--- begin Provided data ---
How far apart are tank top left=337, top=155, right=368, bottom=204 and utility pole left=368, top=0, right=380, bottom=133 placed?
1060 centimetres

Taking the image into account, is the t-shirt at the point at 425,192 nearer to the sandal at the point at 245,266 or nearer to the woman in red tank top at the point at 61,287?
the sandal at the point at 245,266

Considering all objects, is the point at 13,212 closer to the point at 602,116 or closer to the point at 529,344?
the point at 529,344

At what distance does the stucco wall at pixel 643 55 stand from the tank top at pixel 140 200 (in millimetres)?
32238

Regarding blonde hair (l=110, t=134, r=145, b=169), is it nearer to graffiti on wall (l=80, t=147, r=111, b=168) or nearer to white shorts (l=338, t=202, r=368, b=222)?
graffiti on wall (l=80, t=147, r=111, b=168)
--- end Provided data ---
**Objective:** Reproduce verbatim the stretch of the data above from the line containing "Regarding blonde hair" through the end of the data, both ends included.

**Answer:**
Regarding blonde hair (l=110, t=134, r=145, b=169), is it nearer to graffiti on wall (l=80, t=147, r=111, b=168) or nearer to white shorts (l=338, t=202, r=368, b=222)?
graffiti on wall (l=80, t=147, r=111, b=168)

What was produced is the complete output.